EXERCISE DIRECTIONS: Pick out every line of the records below that contains the word "railing", and copy each one.

INPUT ROWS:
====

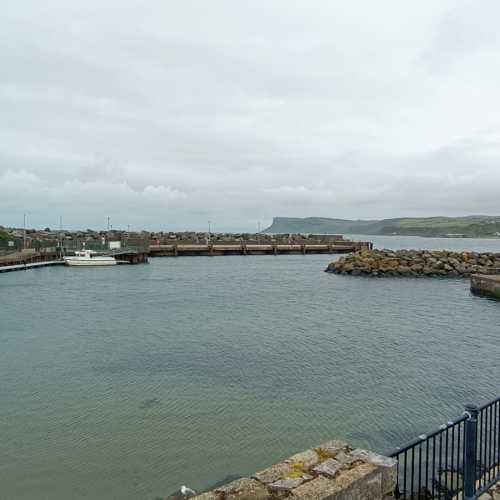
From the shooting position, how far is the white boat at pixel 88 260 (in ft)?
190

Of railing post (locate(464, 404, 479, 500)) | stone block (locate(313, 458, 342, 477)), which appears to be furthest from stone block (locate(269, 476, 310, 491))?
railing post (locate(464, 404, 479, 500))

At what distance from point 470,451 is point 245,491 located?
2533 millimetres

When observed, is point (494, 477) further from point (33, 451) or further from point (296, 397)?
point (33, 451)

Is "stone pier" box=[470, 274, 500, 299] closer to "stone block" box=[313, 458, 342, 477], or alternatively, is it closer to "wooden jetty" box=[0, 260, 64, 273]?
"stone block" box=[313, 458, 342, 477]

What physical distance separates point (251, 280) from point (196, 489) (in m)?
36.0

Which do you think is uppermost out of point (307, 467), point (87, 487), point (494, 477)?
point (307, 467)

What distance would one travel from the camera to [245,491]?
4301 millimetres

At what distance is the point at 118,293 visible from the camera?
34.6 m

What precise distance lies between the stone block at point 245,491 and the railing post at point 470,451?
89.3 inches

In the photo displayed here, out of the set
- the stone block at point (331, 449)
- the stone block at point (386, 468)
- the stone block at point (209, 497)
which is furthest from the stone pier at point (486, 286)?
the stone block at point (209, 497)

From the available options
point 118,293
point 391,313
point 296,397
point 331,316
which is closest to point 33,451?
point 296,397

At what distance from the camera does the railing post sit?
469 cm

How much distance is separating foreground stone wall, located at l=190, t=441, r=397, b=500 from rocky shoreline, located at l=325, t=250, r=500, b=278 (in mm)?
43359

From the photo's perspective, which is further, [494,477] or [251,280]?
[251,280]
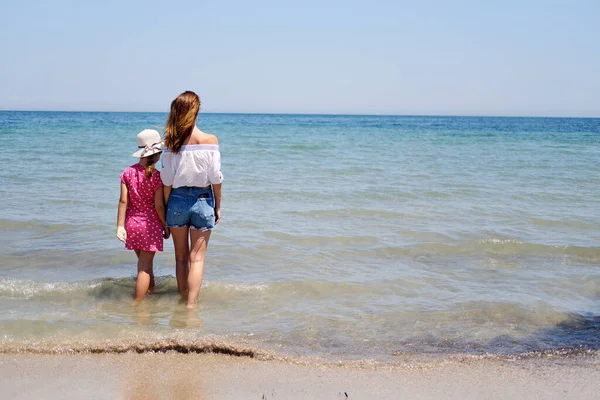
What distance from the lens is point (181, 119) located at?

====

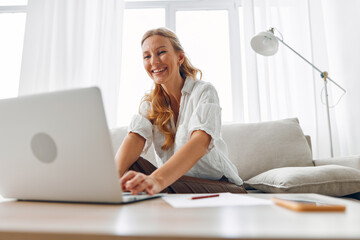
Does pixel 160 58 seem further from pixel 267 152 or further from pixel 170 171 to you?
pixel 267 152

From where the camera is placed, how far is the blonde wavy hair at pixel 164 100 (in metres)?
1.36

====

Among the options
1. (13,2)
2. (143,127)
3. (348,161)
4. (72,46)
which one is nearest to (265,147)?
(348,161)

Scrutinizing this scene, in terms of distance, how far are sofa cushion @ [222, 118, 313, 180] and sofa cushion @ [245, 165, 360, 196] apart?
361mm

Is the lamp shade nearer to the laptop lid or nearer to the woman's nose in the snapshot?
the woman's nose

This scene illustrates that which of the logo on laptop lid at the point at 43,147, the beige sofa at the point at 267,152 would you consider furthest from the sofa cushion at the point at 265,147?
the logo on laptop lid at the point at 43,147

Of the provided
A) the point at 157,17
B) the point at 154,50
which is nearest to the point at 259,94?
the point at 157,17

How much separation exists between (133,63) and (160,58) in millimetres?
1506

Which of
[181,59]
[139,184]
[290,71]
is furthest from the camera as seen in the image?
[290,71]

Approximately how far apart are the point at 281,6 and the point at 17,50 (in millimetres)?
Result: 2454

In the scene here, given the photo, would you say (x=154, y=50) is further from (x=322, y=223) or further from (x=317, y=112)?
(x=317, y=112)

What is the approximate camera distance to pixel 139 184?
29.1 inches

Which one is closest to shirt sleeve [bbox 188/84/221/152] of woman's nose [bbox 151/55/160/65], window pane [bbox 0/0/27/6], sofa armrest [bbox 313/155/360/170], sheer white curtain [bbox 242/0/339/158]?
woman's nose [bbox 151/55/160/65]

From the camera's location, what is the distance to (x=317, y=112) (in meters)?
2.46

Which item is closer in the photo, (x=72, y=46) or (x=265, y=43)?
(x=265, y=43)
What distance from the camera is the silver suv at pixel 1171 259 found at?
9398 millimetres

====

WRITTEN RESPONSE:
Of railing post (locate(464, 404, 479, 500)) | stone block (locate(313, 458, 342, 477)), which appears to be furthest from stone block (locate(269, 476, 310, 491))?
railing post (locate(464, 404, 479, 500))
What precise distance lies between the stone block at point 245,491 and the railing post at point 470,451?
At what distance from the camera does the railing post sit?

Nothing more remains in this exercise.